Selected extract:
>>>
This clever e*thirteen TRS Plus 12 Speed Upgrade Kit is designed to upgrade your SRAM 1×11 drivetrain to 1×12
Five or so years back, 1x drivetrains were fairly new, and making cheaper ones by converting existing cassettes with expander cogs was all the rage for a bit. I steered clear at the time, because it seemed like a slightly messy hack at best.
The conversion part of the e*13 12-Speed Upgrade Kit mostly happens at the shifter end though, with new innards for 11-speed SRAM GX, X1, X01 or XX1 shifters. As well as those, inside the box you’ll find a new cassette, some jockey wheel spacers, and a 12-speed chain.
Unlike with those expander cogs mentioned above, the 9-46t TRS Plus cassette is made entirely by e*thirteen. It has a 511% range, which is 10% more than SRAM’s 10-50t Eagle, and 1% more than Shimano’s new 10-51t XTR.
Thanks to a few very straight, very open downhills near me, the TRS Plus had been tempting me with a siren call something like “niiine tooooth sprooocket“. Sounds fast…
Fitting The e*thirteen TRS Plus 12-Speed Upgrade Kit
Considering shifters are full of springs and cables, monkeying around inside one was by far the most terrifying part of this, but it was surprisingly easy.
The little three pronged claw tool included with this kit acts as a base to bolt most of the shifter down to while you work on it, stopping anything from springing out. Very straightforward, and your shifter goes back together with an extra click.
The e*13 cassette too is nice and easy to fit, and at 336g, not a boat anchor. While it needs an XD driver, it doesn’t quite use the same interface. The larger, alloy sprockets go on first, and cinch down with a collar rather than screwing onto the XD threads.
Then, a plastic bushing goes on, and the steel part of the cassette pushes on at a particular orientation, turns a little to lock into place, gets bolted down to the alloy section, and you’re done. If you wear part of your cassette out, e*thirteen also sells the alloy and steel sections separately.
The only other thing to alter is the mech, which apparently needs the jockey wheels spaced further in toward the spokes in order to reach the 46t sprocket. This is a fairly simple matter of removing half your mech cage and the jockey wheels, then replacing it with the spacers and longer fixings provided.
<<<
Complete the following:
#1 According to the review of the e*thirteen 12-speed upgrade kit, how much does the TRS Plus cassette weigh?
#2 Extend the review of the e*thirteen 12-speed upgrade kit, starting right after its last sentence.
The listing after this review isn't needed for anything here.

Information supplied:
>>>
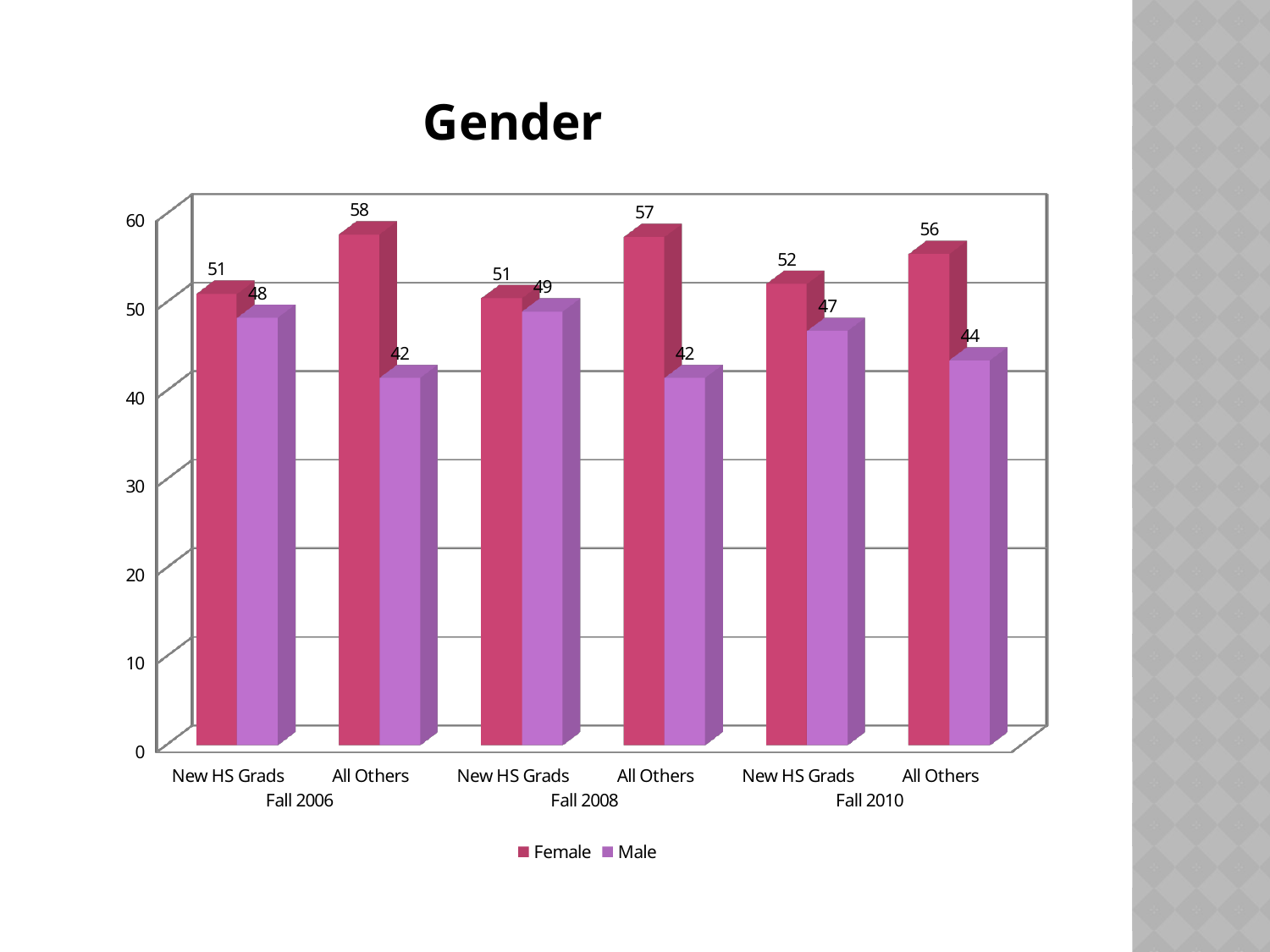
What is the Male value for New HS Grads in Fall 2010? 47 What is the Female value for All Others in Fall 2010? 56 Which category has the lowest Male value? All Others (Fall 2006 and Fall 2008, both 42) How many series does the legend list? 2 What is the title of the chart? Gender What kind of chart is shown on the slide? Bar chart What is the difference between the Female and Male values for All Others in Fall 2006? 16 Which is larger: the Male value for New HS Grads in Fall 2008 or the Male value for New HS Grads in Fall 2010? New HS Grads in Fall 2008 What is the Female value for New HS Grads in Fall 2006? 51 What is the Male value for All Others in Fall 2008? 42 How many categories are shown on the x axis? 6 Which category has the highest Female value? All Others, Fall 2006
<<<
Answers to each task:
#1 336g

#2
Indexing & Setup
At first, I could not get this into the 9t cog, no matter how many times I reindexed. Wondering if they were a bit stiff, I tried penetrating oil on the pivots in the derailleur parallelogram, and also turned them a third of a turn with some needlenose pliers. I wondered if the spring in the mech was previously damaged. I double checked the mounting. Still no joy.
Going back to examine the mech movement closely, I realised the total range allowed by the limit screw range was slightly off compared to the cassette. In this case, for this wheel and bike, dropping the cage spacers from the kit fixed it. This is probably down to my frame, as I tried several different rear hubs with the same results. With the spacers, the 9t was impossible to reach, but without them, my mech could still always reach the 46t before hitting the limit screw.
Rather than worry about this, I dropped the jockey wheel spacers, indexed the gears and was certain the limit screws would prevent the chain from doing anything nasty, so rode it. It could be a bit sluggish to drop into the 9 tooth from time to time, but as I found later, that was down to the mech hanger.
It’s worth noting here that this kit is pushing hardware designed for 11-speed to its absolute limits, eking every last bit of movement it can out of them. Additionally, it’s far more likely you’ll be using this kit for a drivetrain refresh rather than converting brand new 11-speed. As such, there might be more parts of your drivetrain that need a tuneup before this will run perfectly…
Doing The Job Again, Properly
I got away with it for a few months, but as the test went on it was obvious my shifting was getting a little worse. I tried to tough it out, then decided to take a good look – it wasn’t any fault of the TRS+ kit, just that it had been put on a three year old mech that needed a bit more TLC than I’d given it.
I’d popped some fresh bearings in them recently, but the teeth on the jockey wheels were now worn well beyond their useful life. While swapping them out I also checked and straightened my mech hanger too – it had obviously had a smack or two. After three years, it was overdue some fresh gear outer too.
With all of that done, I reindexed and it was like a new drivetrain. It still worked best without the jockey wheel spacers, but all the shifts were prompt, up and down.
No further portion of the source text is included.